Il presidente di Amnesty International TurchiaTaner Kilic, è stato fermato martedì 6 giugno a Smirne insieme ad altri 22 avvocati, tutti accusati di far parte del movimento golpista di Fethullah Gülen, l’imam accusato da Recep Tayyip Erdogan di aver ideato il fallito colpo di stato del 15 luglio 2016.  Kilic, fra l’altro, era stato l’avvocato del giornalista Gabriele Del Grande durante la sua detenzione. Nei giorni scorsi sono stati fermati con la stessa accusa anche 47 dipendenti ministeriali. Si inasprisce, intanto, la crisi diplomatica con la Germania: Berlino ha annunciato il ritiro dei suoi soldati dalla base aerea di Incirlik, dopo mesi di braccio di ferro diplomatico fra i due Paesi.

Il mandato emesso nei confronti di Kilic fa riferimento a un’indagine su presunti membri della cosiddetta “organizzazione terroristica di Fethullah Gülen” ma non è neanche chiaro se Kilic sia sospettato di avere tali legami. Al momento il suo fermo non pare collegato avere per obiettivo l’associazione umanitaria: il presidente dell’associazione è stato fermato nella sua abitazione alle 6.30 del mattino, sia la casa che lo studio sono stati perquisiti. Attualmente si trova in una stazione di polizia del quartiere di Yesilyurt.
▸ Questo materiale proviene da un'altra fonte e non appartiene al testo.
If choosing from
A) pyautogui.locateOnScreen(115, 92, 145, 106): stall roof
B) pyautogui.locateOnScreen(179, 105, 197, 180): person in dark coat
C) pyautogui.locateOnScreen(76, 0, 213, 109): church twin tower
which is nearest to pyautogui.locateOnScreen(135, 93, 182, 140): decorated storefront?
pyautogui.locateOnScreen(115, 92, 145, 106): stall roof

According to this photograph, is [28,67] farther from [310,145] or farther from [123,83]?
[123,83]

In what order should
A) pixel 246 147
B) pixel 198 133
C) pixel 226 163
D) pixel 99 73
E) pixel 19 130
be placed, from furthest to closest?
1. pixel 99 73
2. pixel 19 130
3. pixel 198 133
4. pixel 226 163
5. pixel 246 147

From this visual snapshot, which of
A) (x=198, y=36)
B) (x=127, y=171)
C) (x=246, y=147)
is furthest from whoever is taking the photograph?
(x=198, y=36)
Kilic ha fatto parte del direttivo di Amnesty International Turchia a partire dal 2002 ed è stato eletto presidente nel 2014. “Il fatto che la purga successiva al tentato colpo di stato abbia raggiunto persino il presidente di Amnesty dimostra fino a che punto il governo turco sia arrivato”, ha dichiarato Salil Shetty, segretario generale dell’organizzazione. “In assenza di ogni credibile e ammissibile prova del loro coinvolgimento in reati riconosciuti dal diritto internazionale, chiediamo alle autorità turche di rilasciare immediatamente Kilic e gli altri 22 avvocati e di annullare ogni accusa nei loro confronti”, ha aggiunto Shetty, che ha lanciato un appello anche via Twitter.

A quasi un anno di distanza dal tentato colpo di stato gli arresti continuano, colpendo anche gli ambienti ministeriali: il 6 giugno il procuratore capo di Ankara ha spiccato anche i mandati d’arresto per 47 funzionari governativi30 del ministero dell’Istruzione e 17 di quello dei Trasporti, accusati di legami con la rete dell’imam Fetullah Gulen, secondo quanto riportato dall’agenzia di stampa Anadolu. Il giorno prima il ministero dell’Interno aveva emesso un ordine di revoca della cittadinanza nei confronti di 130 ricercati se non si costituiranno entro 3 mesi: tra questi anche l’imam accusato di essere la mente dietro al golpe.

Il ministro della Giustizia di Ankara, Bekir Bozdag, dichiara che la perdita della cittadinanza non costituisce un ostacolo alla sua estradizione in Turchia dagli Usa, dove Gulen è in esilio volontario dal 1999. Le purghe hanno causato l’incarcerazione di decine di migliaia di persone (di cui non esiste una stima certa) tra cui avvocati, professori, agenti di borsa e giornalisti, fra cui il capo del sito web di opposizione Cumhuriyet. A fine aprile, in un’unica retata, furono arrestate mille persone in 72 province.

Nel frattempo arriva la decisione della Germania di ritirare il proprio contingente dalla base di Incirlik: da mesi i rapporti diplomatici tra i due Paesi erano tesi. Ankara aveva infatti negato l’autorizzazione di deputati del Bundestag, la Camera dei deputati tedesca, di far visita ai militari tedeschi di stanza da anni nella base aerea di Incirlik. Una decisione bollata come “inaccettabile” da Berlino, che infatti oggi ha annunciato il ritiro dei suoi uomini dalla base turca, considerata strategica per la sua posizione nella lotta contro il Califfato Islamico.